Ce texte est le dernier de la série écrite tout au long des confinements, de mars 2020 à mai 2021, car il est temps de passer à un autre temps. Ce dernier texte clôture également la série de textes écrits (et non publiés ici) dans le cadre de l’atelier « Ecrire sur soi » d’Oliver Rohe au sein de l’école « Les Mots. »
Je remercie tous mes ami.es à Bruxelles, à Marseille ou parfois ailleurs qui m’ont lue, écoutée et envoyé des messages.
Tu refuses d’imaginer le futur car à peine esquisses-tu quelques lignes, tu as l’impression d’être aussitôt propulsée dans une autre époque de ta vie. Comme ces figures animées de Myazaki qui traversent l’espace et le temps les cheveux au vent, accrochées mortes de peur à un engin interstellaire qui fonce à travers le firmament.

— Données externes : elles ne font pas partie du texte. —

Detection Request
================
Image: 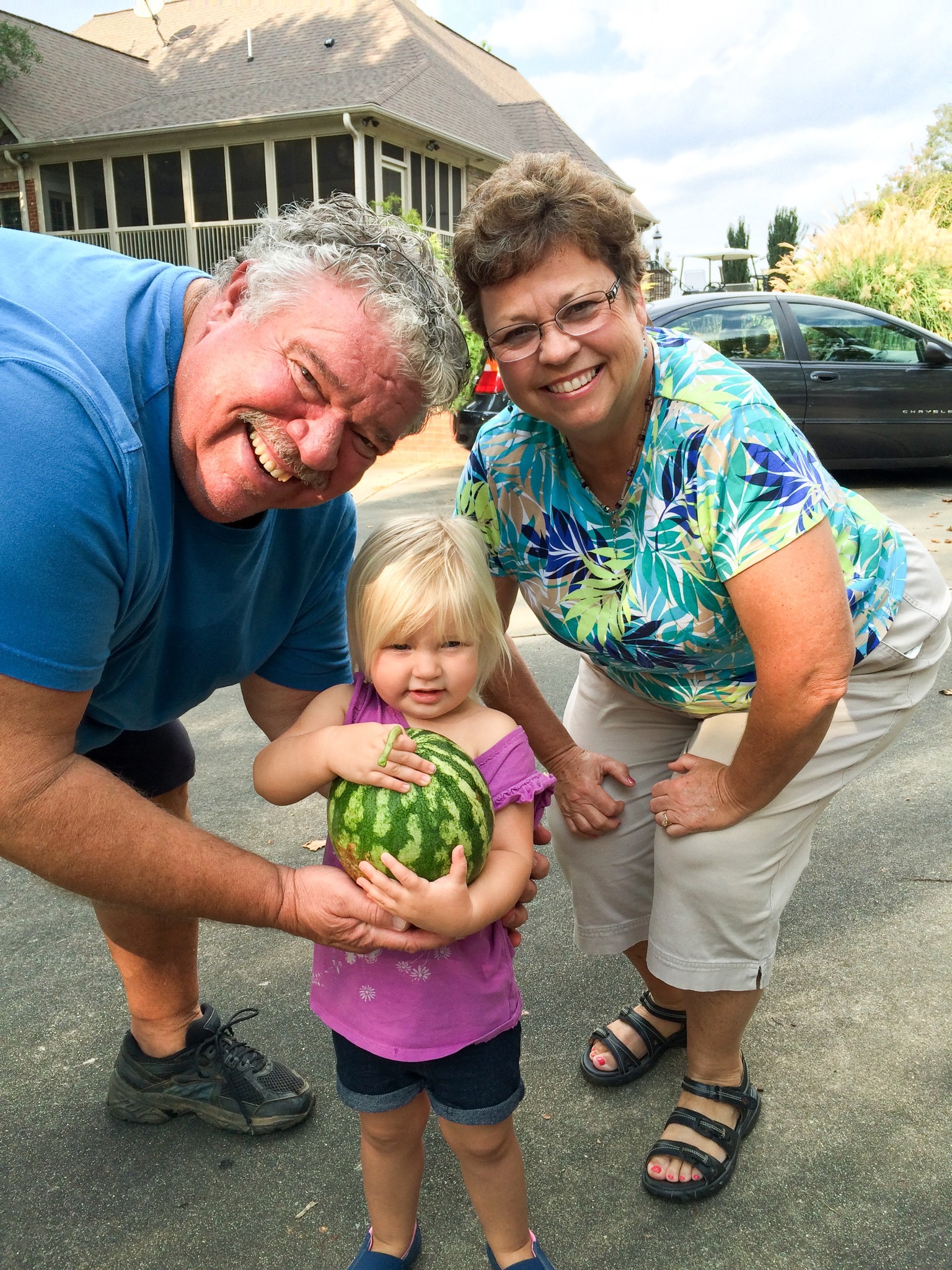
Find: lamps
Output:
[426,140,440,151]
[362,116,379,128]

Ou comme Alice tombée dans un puits sans fond, soudain trop grande pour les aventures qu’il lui faut vivre dans un monde devenu trop étroit.

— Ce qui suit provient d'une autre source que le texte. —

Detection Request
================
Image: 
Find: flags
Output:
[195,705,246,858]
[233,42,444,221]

Tu penses au temps qui passe. Avant, tu n’y pensais pas. Avant, tu allais de l’avant, tu courais allègrement comme s’il n’y avait pas de fin. Depuis les premiers jours de la pandémie, quand on s’est mis à scander les chiffres effarants des morts chaque soir aux infos, une indicible mélancolie s’est emparée de toi. Qui ne te lâche pas. La crise va durer, on en a encore pour des années, alors comment pourrais-tu imaginer la suite ? Un magicien a décrété d’un coup de baguette que la crise était presque finie et qu’on pouvait reprendre la vie d’avant, mais tu n’y crois pas et tu ne te réjouis pas de la réouverture des terrasses, des cinémas et des musées. Quelque chose s’est cassé. Tu ne peux écrire un texte qui te projette dans l’avenir car dire le futur suppose des certitudes dont tu te sais dépourvue. Et pour traduire le flottement, tu préfères le conditionnel. Tu ne peux prédire ce que sera ta vie dans quelques années, tu n’as pas envie de te figurer quel sera le monde alors, impossible d’envisager la moindre hypothèse. Mais tu espères que ta vie prolongera celle que tu mènes aujourd’hui. Sans plus. Car tu ne veux plus de révolution, tu rêves de continuité et telle qu’elle est, ta vie te va. Tu aimerais que le temps s’écoule lentement. Que les saisons glissent imperceptiblement comme les nuages dans le ciel, même si le gris persistant de ce printemps inhabituellement pluvieux affecte ton moral. Tu aimerais vivre chaque jour pour ce qu’il est : une simple succession de moments. Sans plus. Une vie qui ressemble à ta vie actuelle mais sans les vrombissements des moteurs sur l’autoroute au loin quand tu t’éveilles le matin. Sans les violences qui explosent parfois dans ton quartier et personne ne sait pourquoi – parce que c’est presque l’été et qu’à Marseille la chaleur enflamme et rend tout incandescent ? Sans les voitures arrêtées au coin de ta rue avec des types bizarres au volant, dans l’attente d’on ne sait quelle négociation avec le bureau de vente situé au fond de l’impasse sous tes fenêtres. Dans cinq ans, tu le sais, tu auras quitté la ville. Et tu vivras dans une maison aux murs épais dans un village posé au milieu d’un paysage bordé de collines vert sombre avec au loin une montagne qui rappelle le Mont Fuji coiffé non pas de neige mais de pierres blanches. Et au crépuscule, tu écouteras le chant des oiseaux et le cri lancinant du hibou petit-duc qui perce la nuit. Et tes nuits seront silencieuses. Et la nature sera ton jardin.